I stopped reading Ars Technica when I reached the last 5 words:

The distinction between a program and an API makes intuitive sense to computer programmers who regularly use APIs (and write programs) in their daily work. But it’s far from obvious to Supreme Court justices, all of whom are lawyers over the age of 50.

Source: Google’s Supreme Court faceoff with Oracle was a disaster for Google | Ars Technica

What does age have to do with this? What a stupid thing to write.

Update: I contacted the author of that and he responded that while some older people are tech savvy, most older people just are not tech savvy.

I noted I have a BS in computer science (1980), an MBA (2001), an MS in software engineering (2012, thesis on Android power management), two patents (one from two years ago), and have written a dozen tech books. I will not quote his private email directly but suffice to say, he argues that it is appropriate to assume that older people are not tech savvy.

Let’s rewrite that sentence to see the implicit bias of Ars Technica – for example, if written as “But it’s far from obvious…all of whom are lawyers who are women” or “But it’s far from obvious…all of whom are lawyers who are black“.

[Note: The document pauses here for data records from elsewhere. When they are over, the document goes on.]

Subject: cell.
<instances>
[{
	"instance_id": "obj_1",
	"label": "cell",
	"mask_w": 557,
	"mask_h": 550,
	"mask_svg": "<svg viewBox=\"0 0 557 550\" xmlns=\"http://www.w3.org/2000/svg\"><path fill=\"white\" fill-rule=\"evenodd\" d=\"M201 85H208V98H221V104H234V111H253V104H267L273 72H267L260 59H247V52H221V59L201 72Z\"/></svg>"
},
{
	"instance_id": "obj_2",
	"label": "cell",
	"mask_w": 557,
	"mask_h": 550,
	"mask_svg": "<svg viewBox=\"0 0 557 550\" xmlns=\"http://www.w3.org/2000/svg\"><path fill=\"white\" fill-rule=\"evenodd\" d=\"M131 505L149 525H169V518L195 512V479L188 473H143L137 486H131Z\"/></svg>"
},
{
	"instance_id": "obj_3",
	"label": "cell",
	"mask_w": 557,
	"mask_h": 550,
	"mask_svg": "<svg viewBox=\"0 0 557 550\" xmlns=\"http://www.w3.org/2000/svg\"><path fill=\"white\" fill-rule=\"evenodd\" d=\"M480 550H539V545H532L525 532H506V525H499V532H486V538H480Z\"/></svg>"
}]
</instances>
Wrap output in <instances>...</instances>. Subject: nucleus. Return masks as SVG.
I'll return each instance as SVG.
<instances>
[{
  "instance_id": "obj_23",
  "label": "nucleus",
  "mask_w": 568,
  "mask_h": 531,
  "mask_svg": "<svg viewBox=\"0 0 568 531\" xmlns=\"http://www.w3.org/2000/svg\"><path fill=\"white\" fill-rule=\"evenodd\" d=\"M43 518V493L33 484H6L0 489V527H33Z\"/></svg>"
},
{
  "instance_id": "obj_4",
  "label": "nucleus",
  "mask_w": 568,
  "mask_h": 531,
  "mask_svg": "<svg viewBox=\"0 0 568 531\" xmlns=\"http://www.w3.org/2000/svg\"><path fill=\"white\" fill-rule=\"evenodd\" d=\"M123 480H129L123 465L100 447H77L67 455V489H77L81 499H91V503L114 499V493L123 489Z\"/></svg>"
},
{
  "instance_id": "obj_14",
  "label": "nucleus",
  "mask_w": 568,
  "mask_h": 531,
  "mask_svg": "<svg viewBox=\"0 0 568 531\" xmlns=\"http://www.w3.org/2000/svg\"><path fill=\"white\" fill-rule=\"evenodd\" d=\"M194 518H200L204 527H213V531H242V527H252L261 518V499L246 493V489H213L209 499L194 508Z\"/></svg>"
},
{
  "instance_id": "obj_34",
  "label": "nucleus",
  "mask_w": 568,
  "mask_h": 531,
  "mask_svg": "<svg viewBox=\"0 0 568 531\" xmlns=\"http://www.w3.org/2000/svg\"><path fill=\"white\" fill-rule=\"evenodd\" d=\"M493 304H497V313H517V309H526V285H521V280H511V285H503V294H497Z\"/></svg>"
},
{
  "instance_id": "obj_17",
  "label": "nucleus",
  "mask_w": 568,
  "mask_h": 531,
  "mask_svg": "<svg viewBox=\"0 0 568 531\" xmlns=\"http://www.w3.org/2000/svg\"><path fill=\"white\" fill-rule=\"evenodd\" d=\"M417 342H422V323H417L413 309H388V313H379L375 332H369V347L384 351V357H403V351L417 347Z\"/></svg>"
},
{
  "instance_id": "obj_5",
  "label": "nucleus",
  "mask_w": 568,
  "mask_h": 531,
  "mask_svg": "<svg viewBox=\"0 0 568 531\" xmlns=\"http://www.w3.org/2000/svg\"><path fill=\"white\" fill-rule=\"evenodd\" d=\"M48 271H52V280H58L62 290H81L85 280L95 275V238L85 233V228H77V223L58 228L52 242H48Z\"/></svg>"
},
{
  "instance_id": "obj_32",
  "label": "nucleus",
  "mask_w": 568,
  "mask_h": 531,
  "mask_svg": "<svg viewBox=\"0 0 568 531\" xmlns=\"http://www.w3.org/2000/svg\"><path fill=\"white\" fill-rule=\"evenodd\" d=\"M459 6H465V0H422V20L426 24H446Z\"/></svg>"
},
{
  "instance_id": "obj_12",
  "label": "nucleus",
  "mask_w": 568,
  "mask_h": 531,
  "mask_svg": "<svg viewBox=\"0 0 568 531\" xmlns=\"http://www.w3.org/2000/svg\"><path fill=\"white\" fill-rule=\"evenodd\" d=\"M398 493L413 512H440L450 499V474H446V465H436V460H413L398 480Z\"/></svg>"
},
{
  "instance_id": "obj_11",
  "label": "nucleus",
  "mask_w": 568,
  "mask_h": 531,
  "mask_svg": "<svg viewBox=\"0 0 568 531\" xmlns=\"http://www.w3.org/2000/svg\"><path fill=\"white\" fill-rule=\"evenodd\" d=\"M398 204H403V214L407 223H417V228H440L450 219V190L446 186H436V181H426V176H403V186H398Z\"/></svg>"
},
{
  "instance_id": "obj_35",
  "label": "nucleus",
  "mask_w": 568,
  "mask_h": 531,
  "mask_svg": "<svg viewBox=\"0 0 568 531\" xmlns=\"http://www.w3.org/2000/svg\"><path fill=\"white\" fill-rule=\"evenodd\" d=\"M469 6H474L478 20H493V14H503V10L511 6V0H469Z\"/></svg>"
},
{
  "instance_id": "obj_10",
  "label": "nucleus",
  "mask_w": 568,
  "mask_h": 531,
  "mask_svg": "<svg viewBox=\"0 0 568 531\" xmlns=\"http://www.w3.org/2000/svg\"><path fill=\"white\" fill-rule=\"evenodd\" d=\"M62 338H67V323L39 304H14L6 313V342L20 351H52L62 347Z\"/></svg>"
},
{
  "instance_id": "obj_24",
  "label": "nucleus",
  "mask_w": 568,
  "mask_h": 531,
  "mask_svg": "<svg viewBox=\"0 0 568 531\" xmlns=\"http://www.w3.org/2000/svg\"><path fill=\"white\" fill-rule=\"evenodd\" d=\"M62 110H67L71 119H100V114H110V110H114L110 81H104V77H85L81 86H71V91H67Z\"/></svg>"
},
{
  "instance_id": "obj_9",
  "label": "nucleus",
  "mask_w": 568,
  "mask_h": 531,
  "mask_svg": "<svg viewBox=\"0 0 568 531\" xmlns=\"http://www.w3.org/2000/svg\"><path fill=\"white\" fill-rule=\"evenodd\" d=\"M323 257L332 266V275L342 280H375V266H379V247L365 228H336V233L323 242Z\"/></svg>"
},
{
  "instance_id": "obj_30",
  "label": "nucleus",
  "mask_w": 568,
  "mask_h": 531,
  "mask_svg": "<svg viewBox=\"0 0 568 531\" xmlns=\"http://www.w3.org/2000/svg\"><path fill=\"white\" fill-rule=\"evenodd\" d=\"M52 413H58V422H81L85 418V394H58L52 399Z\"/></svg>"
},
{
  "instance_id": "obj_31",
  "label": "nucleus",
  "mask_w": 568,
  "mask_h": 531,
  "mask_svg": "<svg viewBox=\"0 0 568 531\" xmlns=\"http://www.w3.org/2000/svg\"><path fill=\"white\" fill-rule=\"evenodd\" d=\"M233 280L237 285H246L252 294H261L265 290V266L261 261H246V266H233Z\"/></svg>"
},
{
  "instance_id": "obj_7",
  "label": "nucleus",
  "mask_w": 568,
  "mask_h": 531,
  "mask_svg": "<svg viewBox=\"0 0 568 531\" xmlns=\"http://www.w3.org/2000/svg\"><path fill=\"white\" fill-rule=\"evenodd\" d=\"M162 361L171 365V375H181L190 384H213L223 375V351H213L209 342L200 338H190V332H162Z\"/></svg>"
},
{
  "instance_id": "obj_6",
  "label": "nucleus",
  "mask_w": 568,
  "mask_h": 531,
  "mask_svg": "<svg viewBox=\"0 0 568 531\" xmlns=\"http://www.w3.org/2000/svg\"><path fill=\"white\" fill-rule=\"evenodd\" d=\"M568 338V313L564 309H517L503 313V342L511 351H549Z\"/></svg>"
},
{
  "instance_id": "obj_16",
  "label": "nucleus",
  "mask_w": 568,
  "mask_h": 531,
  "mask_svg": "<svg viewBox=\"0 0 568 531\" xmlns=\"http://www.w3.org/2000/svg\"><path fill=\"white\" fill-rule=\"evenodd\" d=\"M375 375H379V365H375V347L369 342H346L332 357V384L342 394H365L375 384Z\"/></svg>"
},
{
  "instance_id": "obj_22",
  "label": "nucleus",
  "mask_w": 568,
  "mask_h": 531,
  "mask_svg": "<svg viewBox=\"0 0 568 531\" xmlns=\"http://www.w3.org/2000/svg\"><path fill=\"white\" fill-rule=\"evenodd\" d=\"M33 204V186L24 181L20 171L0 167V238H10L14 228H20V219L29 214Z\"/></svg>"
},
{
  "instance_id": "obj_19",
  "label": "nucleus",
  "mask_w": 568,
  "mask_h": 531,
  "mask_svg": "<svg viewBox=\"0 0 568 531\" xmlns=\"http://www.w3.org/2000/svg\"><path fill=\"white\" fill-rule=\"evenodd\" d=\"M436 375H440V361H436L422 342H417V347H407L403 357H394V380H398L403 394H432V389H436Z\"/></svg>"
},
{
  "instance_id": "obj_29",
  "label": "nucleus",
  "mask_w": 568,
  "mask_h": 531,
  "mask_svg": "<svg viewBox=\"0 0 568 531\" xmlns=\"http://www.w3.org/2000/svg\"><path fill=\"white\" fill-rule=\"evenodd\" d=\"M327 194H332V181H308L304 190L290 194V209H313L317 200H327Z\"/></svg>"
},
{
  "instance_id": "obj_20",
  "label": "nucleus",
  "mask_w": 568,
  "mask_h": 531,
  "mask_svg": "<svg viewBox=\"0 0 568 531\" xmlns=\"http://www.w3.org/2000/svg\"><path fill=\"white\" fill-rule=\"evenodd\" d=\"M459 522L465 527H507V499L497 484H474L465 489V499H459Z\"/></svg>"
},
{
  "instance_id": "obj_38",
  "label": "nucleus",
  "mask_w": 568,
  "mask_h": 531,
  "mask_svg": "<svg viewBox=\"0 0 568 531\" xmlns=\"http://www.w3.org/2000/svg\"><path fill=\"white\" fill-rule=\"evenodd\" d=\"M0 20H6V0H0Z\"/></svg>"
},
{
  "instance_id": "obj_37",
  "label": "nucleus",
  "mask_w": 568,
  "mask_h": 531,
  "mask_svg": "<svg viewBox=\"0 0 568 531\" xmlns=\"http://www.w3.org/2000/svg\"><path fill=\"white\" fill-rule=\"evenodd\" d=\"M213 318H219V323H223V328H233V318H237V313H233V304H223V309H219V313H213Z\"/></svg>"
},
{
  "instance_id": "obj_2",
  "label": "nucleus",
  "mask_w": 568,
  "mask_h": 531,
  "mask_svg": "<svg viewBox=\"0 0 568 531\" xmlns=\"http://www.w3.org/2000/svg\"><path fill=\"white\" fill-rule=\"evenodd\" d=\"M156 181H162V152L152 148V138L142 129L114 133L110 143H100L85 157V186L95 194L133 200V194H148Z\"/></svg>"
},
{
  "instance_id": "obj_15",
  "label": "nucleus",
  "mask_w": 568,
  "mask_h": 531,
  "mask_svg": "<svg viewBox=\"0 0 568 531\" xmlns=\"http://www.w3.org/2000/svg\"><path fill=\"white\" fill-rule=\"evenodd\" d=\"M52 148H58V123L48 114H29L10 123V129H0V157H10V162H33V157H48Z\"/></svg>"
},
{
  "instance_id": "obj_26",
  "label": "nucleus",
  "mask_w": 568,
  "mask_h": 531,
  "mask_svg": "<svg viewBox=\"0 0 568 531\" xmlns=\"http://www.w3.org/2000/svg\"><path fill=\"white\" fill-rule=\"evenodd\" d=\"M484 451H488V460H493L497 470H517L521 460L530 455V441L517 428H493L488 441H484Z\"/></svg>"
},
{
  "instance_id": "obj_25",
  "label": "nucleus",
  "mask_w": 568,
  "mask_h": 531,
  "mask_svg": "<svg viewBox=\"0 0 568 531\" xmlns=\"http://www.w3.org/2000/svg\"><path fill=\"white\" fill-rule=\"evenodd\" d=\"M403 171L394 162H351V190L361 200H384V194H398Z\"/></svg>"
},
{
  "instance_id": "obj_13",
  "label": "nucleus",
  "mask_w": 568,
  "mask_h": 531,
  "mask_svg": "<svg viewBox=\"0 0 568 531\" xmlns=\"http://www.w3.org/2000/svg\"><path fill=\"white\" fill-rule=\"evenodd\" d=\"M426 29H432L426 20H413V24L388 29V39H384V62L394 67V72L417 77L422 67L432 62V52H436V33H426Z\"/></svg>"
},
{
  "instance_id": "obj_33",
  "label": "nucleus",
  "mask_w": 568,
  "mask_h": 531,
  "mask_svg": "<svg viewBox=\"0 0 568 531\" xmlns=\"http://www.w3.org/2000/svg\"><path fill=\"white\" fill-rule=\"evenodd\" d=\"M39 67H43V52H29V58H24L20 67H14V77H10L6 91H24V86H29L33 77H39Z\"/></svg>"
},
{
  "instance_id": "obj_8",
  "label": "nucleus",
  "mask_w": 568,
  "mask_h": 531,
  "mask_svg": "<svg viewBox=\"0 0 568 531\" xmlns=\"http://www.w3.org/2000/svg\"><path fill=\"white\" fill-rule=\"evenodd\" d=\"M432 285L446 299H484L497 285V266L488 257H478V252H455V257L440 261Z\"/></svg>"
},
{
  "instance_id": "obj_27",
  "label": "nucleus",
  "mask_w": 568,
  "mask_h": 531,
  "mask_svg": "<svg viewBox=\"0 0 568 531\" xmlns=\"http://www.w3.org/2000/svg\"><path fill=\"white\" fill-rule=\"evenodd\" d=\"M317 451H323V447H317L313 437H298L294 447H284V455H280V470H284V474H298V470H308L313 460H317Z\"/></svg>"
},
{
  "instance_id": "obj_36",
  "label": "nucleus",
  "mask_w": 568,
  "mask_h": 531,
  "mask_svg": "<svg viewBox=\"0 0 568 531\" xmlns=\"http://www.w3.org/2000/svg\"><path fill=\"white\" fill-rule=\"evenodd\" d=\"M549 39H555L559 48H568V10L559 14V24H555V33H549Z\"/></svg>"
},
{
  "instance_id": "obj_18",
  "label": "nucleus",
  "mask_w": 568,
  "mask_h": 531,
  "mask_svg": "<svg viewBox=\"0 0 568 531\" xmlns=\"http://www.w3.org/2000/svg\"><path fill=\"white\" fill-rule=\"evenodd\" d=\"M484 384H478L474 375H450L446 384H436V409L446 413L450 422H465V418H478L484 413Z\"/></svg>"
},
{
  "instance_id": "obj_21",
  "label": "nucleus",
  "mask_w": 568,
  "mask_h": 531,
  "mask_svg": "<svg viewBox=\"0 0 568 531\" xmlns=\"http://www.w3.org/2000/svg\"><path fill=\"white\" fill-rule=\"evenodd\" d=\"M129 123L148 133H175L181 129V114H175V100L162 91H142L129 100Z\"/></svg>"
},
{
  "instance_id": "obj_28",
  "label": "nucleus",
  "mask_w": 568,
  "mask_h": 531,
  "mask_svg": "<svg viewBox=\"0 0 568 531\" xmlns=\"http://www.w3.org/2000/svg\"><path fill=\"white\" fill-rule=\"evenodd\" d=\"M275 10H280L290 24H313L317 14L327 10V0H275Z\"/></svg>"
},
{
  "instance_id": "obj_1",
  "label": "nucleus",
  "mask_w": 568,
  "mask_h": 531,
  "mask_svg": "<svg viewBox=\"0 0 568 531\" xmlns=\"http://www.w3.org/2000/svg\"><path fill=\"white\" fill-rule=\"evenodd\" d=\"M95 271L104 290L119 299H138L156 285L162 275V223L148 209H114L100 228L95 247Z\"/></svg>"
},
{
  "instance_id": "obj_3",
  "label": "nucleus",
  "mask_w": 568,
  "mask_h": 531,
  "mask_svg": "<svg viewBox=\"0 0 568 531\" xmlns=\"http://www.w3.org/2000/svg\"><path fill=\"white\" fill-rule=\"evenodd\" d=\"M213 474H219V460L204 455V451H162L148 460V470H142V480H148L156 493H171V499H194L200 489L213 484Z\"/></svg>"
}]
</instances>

The bias and illogical argument in the use of age is obvious.

People who define others by group identity are practicing -isms. Using this one reporter as an example, should I write that all reporters are ageist? That is the logic this reporter is attempting to defend, so fair’s fair I suppose: All reporters are ageist, and by implication, racist and sexist too!

I’ve deleted all bookmarks to Ars Technica and will no longer be reading their garbage.